Cette continuité assumée intervient dans un contexte où l’incertitude plane toujours sur l’identité du candidat du RN. Si Marine Le Pen a longtemps incarné le visage du parti, la question d’un renouvellement générationnel – incarné par Jordan Bardella – reste en suspens. Pourtant, les préparatifs se poursuivent sans attendre, comme si l’incertitude politique ne devait pas entraver la mécanique électorale.
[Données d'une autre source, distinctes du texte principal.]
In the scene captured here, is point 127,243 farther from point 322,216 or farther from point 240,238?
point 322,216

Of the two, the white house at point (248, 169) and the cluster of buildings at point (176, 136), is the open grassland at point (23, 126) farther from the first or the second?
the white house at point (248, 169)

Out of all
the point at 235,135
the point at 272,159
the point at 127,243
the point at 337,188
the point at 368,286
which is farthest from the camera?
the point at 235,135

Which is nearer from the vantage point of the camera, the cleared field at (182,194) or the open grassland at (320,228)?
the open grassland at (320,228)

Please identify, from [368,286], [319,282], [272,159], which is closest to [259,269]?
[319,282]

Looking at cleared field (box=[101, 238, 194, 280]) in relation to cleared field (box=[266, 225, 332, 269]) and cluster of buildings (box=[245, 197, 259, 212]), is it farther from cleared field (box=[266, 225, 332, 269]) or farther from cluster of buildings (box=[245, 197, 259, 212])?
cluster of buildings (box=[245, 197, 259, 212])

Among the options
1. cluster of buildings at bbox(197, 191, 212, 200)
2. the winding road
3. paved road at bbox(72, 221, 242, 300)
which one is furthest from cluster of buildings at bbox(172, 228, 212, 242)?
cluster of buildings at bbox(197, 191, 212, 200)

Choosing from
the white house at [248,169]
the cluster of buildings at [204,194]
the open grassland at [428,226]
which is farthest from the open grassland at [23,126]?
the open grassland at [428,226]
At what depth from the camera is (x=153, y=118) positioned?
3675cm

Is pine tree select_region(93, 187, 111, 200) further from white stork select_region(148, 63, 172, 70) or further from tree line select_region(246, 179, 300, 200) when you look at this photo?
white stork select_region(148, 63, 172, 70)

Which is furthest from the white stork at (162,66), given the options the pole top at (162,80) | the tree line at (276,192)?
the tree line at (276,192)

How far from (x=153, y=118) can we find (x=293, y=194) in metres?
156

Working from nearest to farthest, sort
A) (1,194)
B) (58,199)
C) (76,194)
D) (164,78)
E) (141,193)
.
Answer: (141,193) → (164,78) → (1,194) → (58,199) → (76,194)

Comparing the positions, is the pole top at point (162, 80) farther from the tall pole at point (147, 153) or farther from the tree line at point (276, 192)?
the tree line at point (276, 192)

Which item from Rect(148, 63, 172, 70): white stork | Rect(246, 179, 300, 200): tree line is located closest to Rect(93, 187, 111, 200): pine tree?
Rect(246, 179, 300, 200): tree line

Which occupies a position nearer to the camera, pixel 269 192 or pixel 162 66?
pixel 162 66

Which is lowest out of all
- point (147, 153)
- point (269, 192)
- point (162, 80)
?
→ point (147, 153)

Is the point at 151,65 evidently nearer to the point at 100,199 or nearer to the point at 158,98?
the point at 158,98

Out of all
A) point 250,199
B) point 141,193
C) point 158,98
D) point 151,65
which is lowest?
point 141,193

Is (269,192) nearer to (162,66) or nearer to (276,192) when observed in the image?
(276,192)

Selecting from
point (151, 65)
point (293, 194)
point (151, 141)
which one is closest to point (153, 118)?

Une campagne calquée sur le modèle de 2022, mais avec des défis inédits
Les éléments concrets de la future campagne commencent à émerger. Selon plusieurs participants, le RN table sur une dizaine de réunions publiques et une poignée de meetings de grande envergure, un format éprouvé lors du scrutin précédent. Les détails organisationnels, quant à eux, font l’objet d’une attention particulière lors de ce séminaire : gestion des ressources humaines, calendrier précis des interventions médiatiques, et surtout, une recherche désespérée de financements. Le parti, toujours en quête d’un établissement bancaire disposé à lui accorder un prêt, doit composer avec une défiance persistante des institutions financières envers l’extrême droite.
Le calendrier judiciaire ajoute une dose de suspense supplémentaire. La décision de la cour d’appel de Paris dans l’affaire des assistants parlementaires européens, attendue pour le 7 juillet, pourrait bien sceller le sort de Marine Le Pen. Une inéligibilité la priverait de se présenter à nouveau, forçant le RN à activer un plan B. En attendant, les équipes du parti peaufinent déjà une riposte médiatique et politique pour contrer d’éventuelles annonces défavorables. « Nous devons être prêts à réagir dans l’heure qui suit une décision de justice, qu’elle nous soit favorable ou non », confie un cadre du parti sous couvert d’anonymat.
Cette préparation méthodique contraste avec le chaos qui règne au sommet de l’État. Depuis la nomination de Sébastien Lecornu à Matignon en 2025, le gouvernement peine à incarner une ligne claire, entre réformes économiques impopulaires et gestion hasardeuse des crises sociales. Dans ce contexte de vacance du pouvoir exécutif, le RN mise sur sa capacité à incarner une opposition radicale et structurée, quitte à reproduire les recettes d’une campagne qui, en 2022, avait frôlé les 42 % au second tour.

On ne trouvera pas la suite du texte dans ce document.